> **GIVEN PASSAGE**:

_____

Here's what I did. I thought up 30 pairs of variables that would be easy to measure and that might relate in diverse ways. Some variables were physical (the distance vs. apparent brightness of nearby stars), some biological (the length vs. weight of sticks found in my back yard), and some psychological or social (the S&P 500 index closing value vs. number of days past). Some I would expect to show no relationship (the number of pages in a library book vs. how high up it is shelved in the library), some I would expect to show a roughly linear relationship (distance of McDonald's franchises from my house vs. MapQuest estimated driving time), and some I expected to show a curved or complex relationship (forecasted temperature vs. time of day, size in KB of a JPG photo of my office vs. the angle at which the photo was taken). See here for the full list of variables. I took 11 measurements of each variable pair. Then I analyzed the resulting data.
Now, if the world is massively complex, then it should be difficult to predict a third datapoint from any two other data points. Suppose that two measurements of some continuous variable yield values of 27 and 53. What should I expect the third measured value to be? Why not 1,457,002? Or 3.22 x 10^-17? There are just as many functions (that is, infinitely many) containing 27, 53, and 1,457,002 as there are containing 27, 53, and some more pedestrian-seeming value like 44. On at least some ways of thinking about massive complexity, we ought to be no more surprised to discover that third value to be over a million than to discover that third value to be around 40. Call the thesis that a wildly distant third value is no less likely than a nearby third value the Wild Complexity Thesis.

_____

> **DATA FOR ANALYSIS**:
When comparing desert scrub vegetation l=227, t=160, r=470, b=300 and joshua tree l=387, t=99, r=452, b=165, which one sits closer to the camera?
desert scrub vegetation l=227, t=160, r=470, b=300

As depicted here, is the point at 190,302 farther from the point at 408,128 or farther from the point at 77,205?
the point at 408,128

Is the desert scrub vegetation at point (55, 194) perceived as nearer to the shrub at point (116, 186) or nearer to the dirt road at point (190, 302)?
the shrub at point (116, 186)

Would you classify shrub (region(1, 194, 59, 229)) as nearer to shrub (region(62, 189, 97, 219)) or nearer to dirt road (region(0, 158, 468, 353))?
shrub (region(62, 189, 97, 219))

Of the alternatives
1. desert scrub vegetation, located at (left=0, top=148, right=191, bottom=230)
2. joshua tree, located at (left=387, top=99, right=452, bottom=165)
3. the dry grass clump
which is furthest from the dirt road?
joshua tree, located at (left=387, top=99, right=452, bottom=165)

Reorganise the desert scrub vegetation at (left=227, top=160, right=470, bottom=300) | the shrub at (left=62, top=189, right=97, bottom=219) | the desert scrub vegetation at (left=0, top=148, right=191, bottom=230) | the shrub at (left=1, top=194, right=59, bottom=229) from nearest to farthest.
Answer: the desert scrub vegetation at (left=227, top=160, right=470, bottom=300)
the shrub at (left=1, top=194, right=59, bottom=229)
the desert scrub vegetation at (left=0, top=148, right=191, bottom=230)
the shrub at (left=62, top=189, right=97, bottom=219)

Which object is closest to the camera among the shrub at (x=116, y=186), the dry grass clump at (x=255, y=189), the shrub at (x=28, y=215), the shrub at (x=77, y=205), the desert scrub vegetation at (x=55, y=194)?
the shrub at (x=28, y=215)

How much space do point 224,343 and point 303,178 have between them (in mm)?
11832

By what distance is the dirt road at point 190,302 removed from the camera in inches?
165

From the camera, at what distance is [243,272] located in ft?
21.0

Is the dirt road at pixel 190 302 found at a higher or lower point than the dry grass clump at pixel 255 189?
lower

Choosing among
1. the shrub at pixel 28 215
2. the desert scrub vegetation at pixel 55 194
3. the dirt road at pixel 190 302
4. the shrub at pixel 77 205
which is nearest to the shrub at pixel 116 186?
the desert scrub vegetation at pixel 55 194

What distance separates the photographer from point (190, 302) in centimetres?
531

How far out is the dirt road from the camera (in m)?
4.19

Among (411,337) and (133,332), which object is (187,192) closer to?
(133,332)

_____

> **USING THE INFORMATION**:
1: List every pair of variables that the passage on the variable-pair experiment gives as an example of what was measured.
2: Write the next part of the passage on the variable-pair experiment, picking up after its final sentence.
The records have no connection to the passage on the variable-pair experiment.

> **RESPONSES TO THE EXERCISE**:
1:
- The distance vs. apparent brightness of nearby stars
- The length vs. weight of sticks found in my back yard
- The S&P 500 index closing value vs. number of days past
- The number of pages in a library book vs. how high up it is shelved in the library
- The distance of McDonald's franchises from my house vs. MapQuest estimated driving time
- Forecasted temperature vs. time of day
- The size in KB of a JPG photo of my office vs. the angle at which the photo was taken

2:
I can use my data to test the Wild Complexity Thesis, on the assumption that the variables I have chosen are at least roughly representative of the kinds of variables we encounter in the world, in day-to-day human lives as experienced in a technologically advanced Earthly society. (I don't generalize to the experiences of aliens or to aspects of the world that are not salient to experience, such as Planck-scale phenomena.) The denial of Wild Complexity might seem obvious to you. But that is an empirical claim, and it deserves empirical test. As far as I know, no philosopher has formally conducted this test.
To conduct the test, I used each pair of dependent variables to predict the value of the next variable in the series (the 1st and 2nd observations predicting the value of the 3rd, the 2nd and 3rd predicting the value of the 4th, etc.), yielding 270 predictions for the 30 variables. I counted an observation "wild" if its absolute value was 10 times the maximum of the absolute value of the two previous observations or if its absolute value was below 1/10 of the minimum of the absolute value of the two previous observations. Separately, I also looked for flipped signs (either two negative values followed by a positive or two positive values followed by a negative), though most of the variables only admitted positive values. This measure of wildness yielded three wild observations out of 270 (1%) plus another three flipped-sign cases (total 2%). (A few variables were capped, either top or bottom, in a way that would make an above-10x or below-1/10th observation analytically unlikely, but excluding such variables wouldn't affect the result much.)
So it looks like the Wild Complexity Thesis might be in trouble. Now admittedly a caveat is in order: If the world is wild enough, then I probably shouldn't trust my memory of having conducted this test (since maybe my mind with all its apparent memories just popped into existence out of a disordered past), or maybe I shouldn't trust the representativeness of this sample (I got 2% wild this time, but maybe in the next test I'll get 50% wild). However, if we are doubtful about the results for either of those reasons, it might be difficult to escape collapse into radical skepticism. If we set aside radically skeptical worries, we might still wonder how wild the world is. These results give us a preliminary estimate. To the extent the variables are representative, the answer seems to be: not too wild -- though with some surprises, such as the $20,000 listed value of the uncirculated 1922 Lincoln wheat penny. (No, I didn't know about that before seeking the data.)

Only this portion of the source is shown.